→ Problema planteado
Indica cuántas líneas de los datos siguientes contienen la cadena "separated", distinguiendo entre mayúsculas y minúsculas. Responde únicamente con el número.

☆ ☆ ☆ ☆ ☆

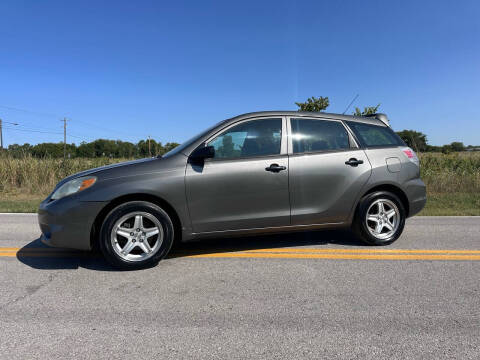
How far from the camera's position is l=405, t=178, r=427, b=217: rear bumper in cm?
487

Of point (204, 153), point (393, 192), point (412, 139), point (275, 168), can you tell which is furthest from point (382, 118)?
point (412, 139)

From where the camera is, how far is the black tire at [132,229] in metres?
3.81

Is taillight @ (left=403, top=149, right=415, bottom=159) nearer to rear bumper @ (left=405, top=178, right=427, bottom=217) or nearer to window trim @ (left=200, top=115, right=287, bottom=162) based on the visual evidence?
rear bumper @ (left=405, top=178, right=427, bottom=217)

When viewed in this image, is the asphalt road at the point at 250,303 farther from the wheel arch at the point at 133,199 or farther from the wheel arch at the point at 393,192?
the wheel arch at the point at 393,192

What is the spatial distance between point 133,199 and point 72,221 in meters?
0.68

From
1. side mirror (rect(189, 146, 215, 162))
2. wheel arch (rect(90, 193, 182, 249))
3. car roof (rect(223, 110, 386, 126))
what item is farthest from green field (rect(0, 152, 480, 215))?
side mirror (rect(189, 146, 215, 162))

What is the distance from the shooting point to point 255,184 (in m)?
4.21

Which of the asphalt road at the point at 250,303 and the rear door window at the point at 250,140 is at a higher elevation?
the rear door window at the point at 250,140

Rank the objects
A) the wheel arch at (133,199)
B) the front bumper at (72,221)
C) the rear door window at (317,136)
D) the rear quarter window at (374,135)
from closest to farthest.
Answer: the front bumper at (72,221) < the wheel arch at (133,199) < the rear door window at (317,136) < the rear quarter window at (374,135)

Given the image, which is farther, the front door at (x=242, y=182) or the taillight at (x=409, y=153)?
the taillight at (x=409, y=153)

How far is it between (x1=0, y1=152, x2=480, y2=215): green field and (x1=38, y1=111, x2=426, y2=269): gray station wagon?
551 centimetres

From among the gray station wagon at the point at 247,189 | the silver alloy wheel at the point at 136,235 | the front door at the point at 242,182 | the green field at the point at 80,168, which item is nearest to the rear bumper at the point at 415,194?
the gray station wagon at the point at 247,189

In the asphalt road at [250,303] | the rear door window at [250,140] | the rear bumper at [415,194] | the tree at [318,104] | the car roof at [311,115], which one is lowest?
the asphalt road at [250,303]

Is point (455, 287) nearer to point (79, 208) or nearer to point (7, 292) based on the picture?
point (79, 208)
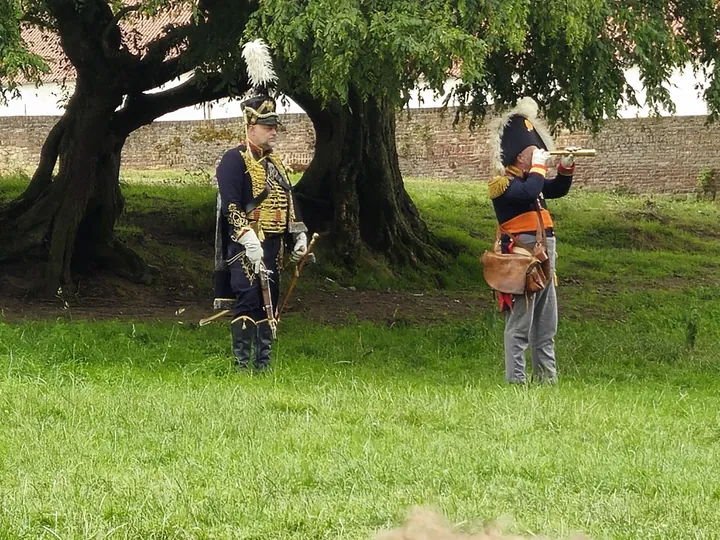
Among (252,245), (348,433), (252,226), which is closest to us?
(348,433)

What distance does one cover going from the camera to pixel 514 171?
816cm

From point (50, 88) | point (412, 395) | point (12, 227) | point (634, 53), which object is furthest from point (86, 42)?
point (50, 88)

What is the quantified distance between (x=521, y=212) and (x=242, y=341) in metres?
2.36

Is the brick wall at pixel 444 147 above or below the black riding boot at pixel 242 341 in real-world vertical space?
above

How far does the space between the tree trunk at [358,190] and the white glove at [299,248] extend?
23.6 ft

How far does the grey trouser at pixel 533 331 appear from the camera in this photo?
324 inches

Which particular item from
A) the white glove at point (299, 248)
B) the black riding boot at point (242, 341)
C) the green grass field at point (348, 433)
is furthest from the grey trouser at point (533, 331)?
the black riding boot at point (242, 341)

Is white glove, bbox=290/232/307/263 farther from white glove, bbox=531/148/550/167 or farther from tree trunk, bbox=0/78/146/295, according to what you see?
tree trunk, bbox=0/78/146/295

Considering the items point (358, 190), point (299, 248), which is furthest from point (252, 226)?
point (358, 190)

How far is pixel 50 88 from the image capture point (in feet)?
130

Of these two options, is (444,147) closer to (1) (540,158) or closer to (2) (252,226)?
(2) (252,226)

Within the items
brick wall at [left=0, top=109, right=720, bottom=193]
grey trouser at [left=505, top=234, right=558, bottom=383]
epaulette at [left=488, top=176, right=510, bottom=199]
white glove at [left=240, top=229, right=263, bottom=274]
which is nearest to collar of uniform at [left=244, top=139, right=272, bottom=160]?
white glove at [left=240, top=229, right=263, bottom=274]

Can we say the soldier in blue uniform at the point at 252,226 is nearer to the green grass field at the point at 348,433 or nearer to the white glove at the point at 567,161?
the green grass field at the point at 348,433

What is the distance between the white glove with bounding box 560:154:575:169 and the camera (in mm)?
8074
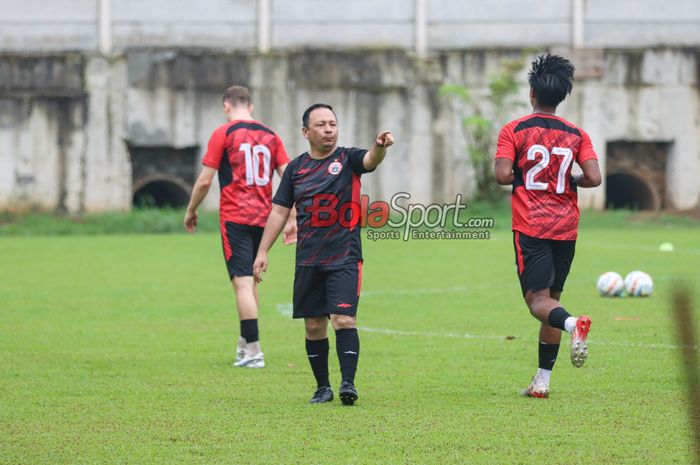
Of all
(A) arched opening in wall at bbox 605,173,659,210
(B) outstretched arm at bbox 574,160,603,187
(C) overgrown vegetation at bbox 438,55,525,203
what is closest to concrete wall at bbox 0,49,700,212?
(C) overgrown vegetation at bbox 438,55,525,203

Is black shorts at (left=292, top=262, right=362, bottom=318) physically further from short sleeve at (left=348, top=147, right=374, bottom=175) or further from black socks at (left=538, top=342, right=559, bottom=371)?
black socks at (left=538, top=342, right=559, bottom=371)

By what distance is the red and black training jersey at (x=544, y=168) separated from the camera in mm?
7840

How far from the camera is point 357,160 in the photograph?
783 centimetres

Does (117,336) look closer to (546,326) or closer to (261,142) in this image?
(261,142)

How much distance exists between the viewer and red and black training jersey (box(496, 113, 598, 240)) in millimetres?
7840

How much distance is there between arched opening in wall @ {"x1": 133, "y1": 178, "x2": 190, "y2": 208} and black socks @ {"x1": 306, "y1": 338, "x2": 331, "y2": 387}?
25.6m

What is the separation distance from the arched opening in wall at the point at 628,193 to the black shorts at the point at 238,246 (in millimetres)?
25416

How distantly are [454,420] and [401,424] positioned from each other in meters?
0.33

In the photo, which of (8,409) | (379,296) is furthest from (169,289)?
(8,409)

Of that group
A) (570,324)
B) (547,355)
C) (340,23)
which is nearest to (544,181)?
(570,324)

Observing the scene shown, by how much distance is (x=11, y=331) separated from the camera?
38.9 ft

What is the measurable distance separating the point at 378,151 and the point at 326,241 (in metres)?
0.78

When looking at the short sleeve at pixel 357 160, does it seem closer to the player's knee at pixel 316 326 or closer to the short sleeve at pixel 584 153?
the player's knee at pixel 316 326

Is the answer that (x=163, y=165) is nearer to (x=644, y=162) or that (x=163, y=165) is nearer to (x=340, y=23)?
(x=340, y=23)
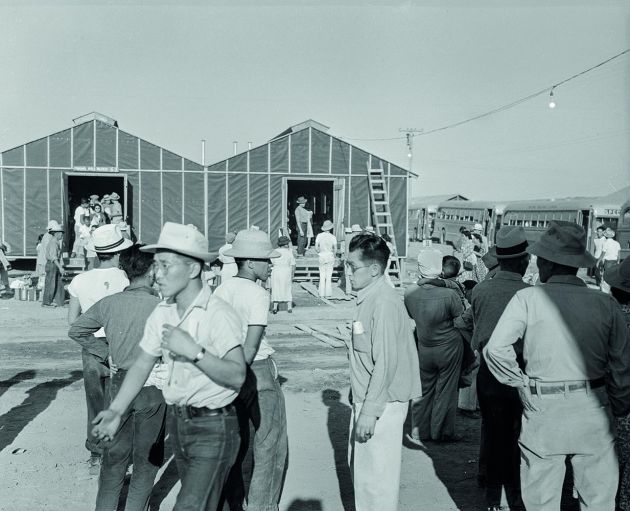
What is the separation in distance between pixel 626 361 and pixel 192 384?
2.46m

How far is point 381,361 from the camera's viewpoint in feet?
13.5

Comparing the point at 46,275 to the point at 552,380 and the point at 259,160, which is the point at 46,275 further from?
the point at 552,380

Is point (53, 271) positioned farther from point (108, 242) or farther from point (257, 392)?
point (257, 392)

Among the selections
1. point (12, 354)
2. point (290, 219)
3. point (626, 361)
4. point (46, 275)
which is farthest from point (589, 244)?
point (626, 361)

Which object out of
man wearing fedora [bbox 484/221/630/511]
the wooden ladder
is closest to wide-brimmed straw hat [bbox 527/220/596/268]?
man wearing fedora [bbox 484/221/630/511]

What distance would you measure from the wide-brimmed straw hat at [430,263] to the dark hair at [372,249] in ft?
7.44

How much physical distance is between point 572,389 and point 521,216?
3335cm

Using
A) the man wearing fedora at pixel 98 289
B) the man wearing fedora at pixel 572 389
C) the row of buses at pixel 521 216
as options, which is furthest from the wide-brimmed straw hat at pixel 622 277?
the row of buses at pixel 521 216

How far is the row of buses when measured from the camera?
2850 centimetres

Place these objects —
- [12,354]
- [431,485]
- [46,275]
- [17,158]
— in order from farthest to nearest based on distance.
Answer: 1. [17,158]
2. [46,275]
3. [12,354]
4. [431,485]

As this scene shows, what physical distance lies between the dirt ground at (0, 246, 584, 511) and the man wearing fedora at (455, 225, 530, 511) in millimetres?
289

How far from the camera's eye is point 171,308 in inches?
139

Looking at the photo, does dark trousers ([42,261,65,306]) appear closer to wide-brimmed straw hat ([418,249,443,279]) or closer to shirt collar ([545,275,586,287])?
wide-brimmed straw hat ([418,249,443,279])

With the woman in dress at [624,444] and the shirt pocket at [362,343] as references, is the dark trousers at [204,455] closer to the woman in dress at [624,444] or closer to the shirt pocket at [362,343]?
the shirt pocket at [362,343]
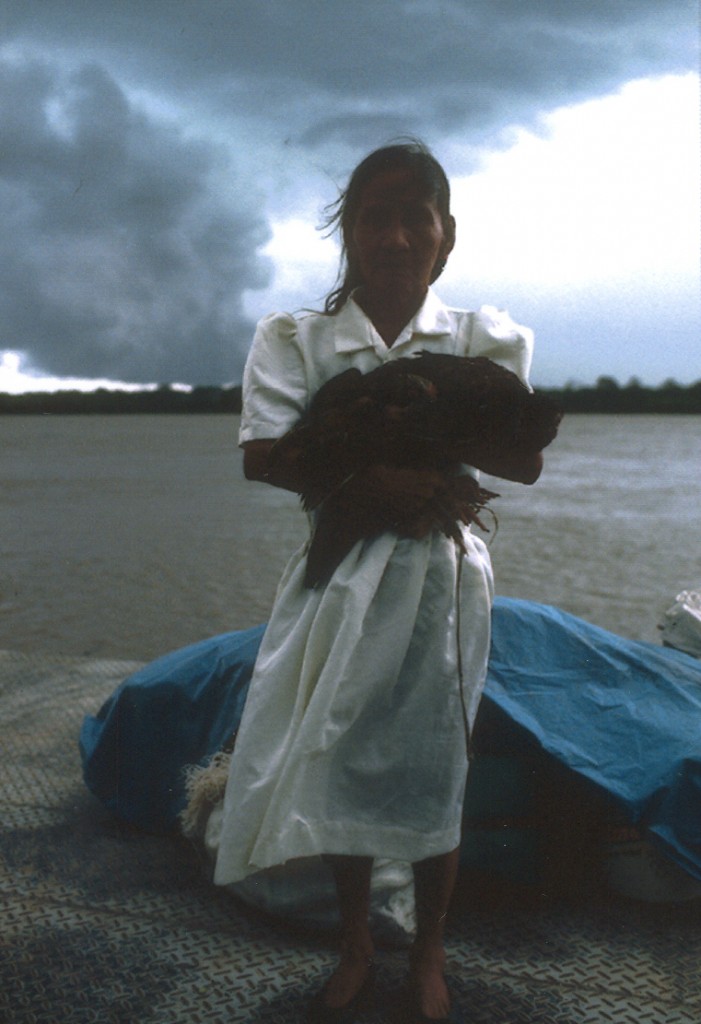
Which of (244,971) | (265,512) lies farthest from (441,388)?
(265,512)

☆ ☆ ☆ ☆ ☆

→ Solución redactada
2